Lire les nuages

22 novembre 2012

Ils passent, ils passent, mais que lisez-vous, là-bas, planeurs, voleurs de mots, parcoureur d’espaces, arpenteurs, dans ces nuages qui s’entortillent, vrillent, cotonnent, bouillonnent, s’étirent, baillent, fuient et colportent ? L’Atlas international des nuages et de l’état du ciel a jauni depuis 1896, mais le ciel a-t-il vieilli ? Qu’ils soient stratus, cumulus, cirrus, castellanus, la nuée défile sans se défiler. Le mur de foehn, barre de nuage fixe sur une ligne de crête, redouble d’une blancheur le Piton des neiges qui ne l’est pas : c’est comme s’il avait neigé à côté.

On se dit que les lectures sont un peu comme les nuages qui passent, et qui nous laissent un peu de fraîcheur. De même, certaines passent à côté.

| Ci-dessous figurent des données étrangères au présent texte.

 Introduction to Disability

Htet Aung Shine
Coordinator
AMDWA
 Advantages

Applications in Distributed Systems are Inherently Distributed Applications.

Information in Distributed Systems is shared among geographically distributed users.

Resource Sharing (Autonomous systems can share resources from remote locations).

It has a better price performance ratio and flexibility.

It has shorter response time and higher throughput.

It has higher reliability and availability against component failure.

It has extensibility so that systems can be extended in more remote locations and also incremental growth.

Une nouvelle qui est tombée m’enchante : cela fait des milliers d’années que l’homme contemple le ciel, et on vient de trouver une nouvelle espèce de nuages, ressemblant à un océan parcouru de vagues, l’ undulatus asperatus  : proche du type mammatus, mais avec une impression vague cotonneuse conférée par des vents forts. Ce qui veut dire qu’il y a encore des gens qui lisent les nuages, cela laisse l’espoir de découvrir encore une tache sur la lune, un nouvel astre dans l’océan des signes, ou un nouvel auteur.

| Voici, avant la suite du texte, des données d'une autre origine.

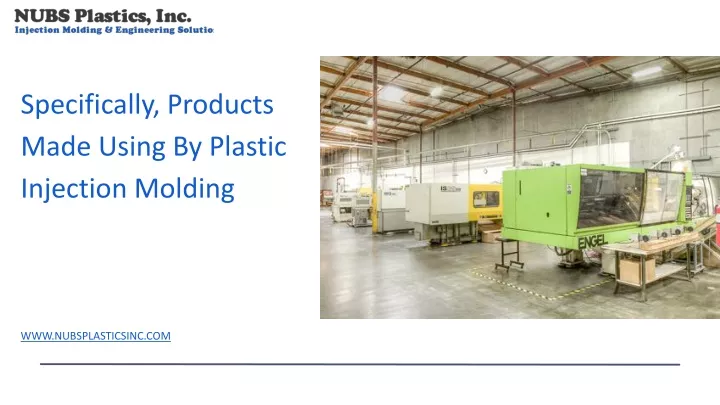 NUBS Plastics, Inc.
Injection Molding & Engineering Solutio

Specifically, Products Made Using By Plastic Injection Molding

ENGEL

WWW.NUBSPLASTICSINC.COM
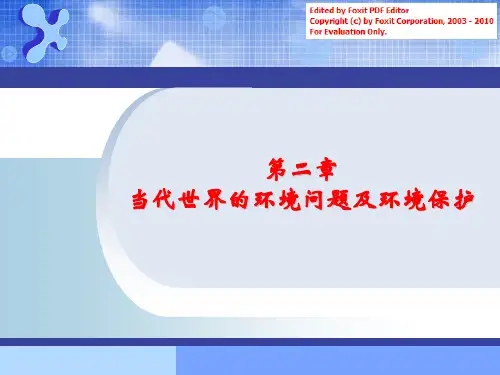 Edited by Foxit PDF Editor
Copyright (c) by Foxit Corporation, 2003 - 2010
For Evaluation Only.

第二章
当代世界的环境问题及环境保护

Voici un bel objet zébré composé de dix entretiens menés de main de maître par Bruno de Cessole, Les livres de leur vie , dix portraits de lecteur : un peu une mise en abyme. Le titre est repris d’Henry Miller, qui écrivit, pour évoquer les livres qui comptaient pour lui : « ils étaient vivants et ils m’ont parlé », il précise ailleurs : « Un homme qui est mort ressuscite, prend possession de vous et en partant vous laisse profondément changé ». C’est cela un livre important. Dix écrivains, dix façons de lire. Yves Berger, Michel Butor, José Cabanis, Florence Delay, Michel Déon, Charles Juliet, Jacques Lacarrière, Jacques Laurent, Pierre Michon, Paul Nizon, tous lisent un peu comme Stendhal le Code civil, et associent en legere la cueillette et la lecture. Mais parmi eux, quatre ont disparu aujourd’hui. Ce qui fait que les mots résonnent d’une voix bien étrange ; et en même temps, le paradoxe tient en ce que ces témoignages sont pleins de vie.

Il y a bien sûr la lecture comme acte de création. Le lecteur est celui qui écrit à l’intérieur de lui-même. Il y a la lecture « trésors des rois », selon l’expression de Ruskin, ou encore les « hautes et fines enclaves du passé », célébrées par Proust. La lecture évasion : l’omelette littéraire, la puissance d’évocation qui fait dire à Jacques Laurent : « Pour moi, la force de l’écriture, la force du roman a toujours été telle que je n’ai jamais de meilleures omelettes que dans les livres ! Celles que j’ai mangées dans la réalité étaient beaucoup moins bonnes », évoquant par là l’ouverture du Tour de France par deux enfants de Bruno. Ces deux petits Alsaciens qui fuient l’Alsace occupée par les Allemands, en 1871. Arrivés en France, ils sont reçus par des amis de leurs parents, en Lorraine, et là mangent une omelette. Sans compter celles, mémorables, que mijote Alexandre Dumas.

Il y a la lecture comme acte de liberté, ou mieux de libération, jusqu’aux lectures initiatrices. Déon évoque encore l’image du sur-lecteur, en la personne de Joubert. « Joubert lisait. Son activité principale était la lecture ».

Mais ces entretiens n’évoquent pas, et c’est dommage, le paradoxe qui fait que tant que la France restera sur la religion du livre, elle ne pourra pas renouveler ses méthodes de lecture.

Jean- Charles Angrand

Les Livres de leur vie (2), entretiens de Bruno de Cessole avec Yves Berger, Michel Butor, José Cabanis, Florence Delay, Michel Déon, Charles Juliet, Jacques Lacarrière, Jacques Laurent, Pierre Michon, Paul Nizon, éditions du Centre Pompidou (1991-1994).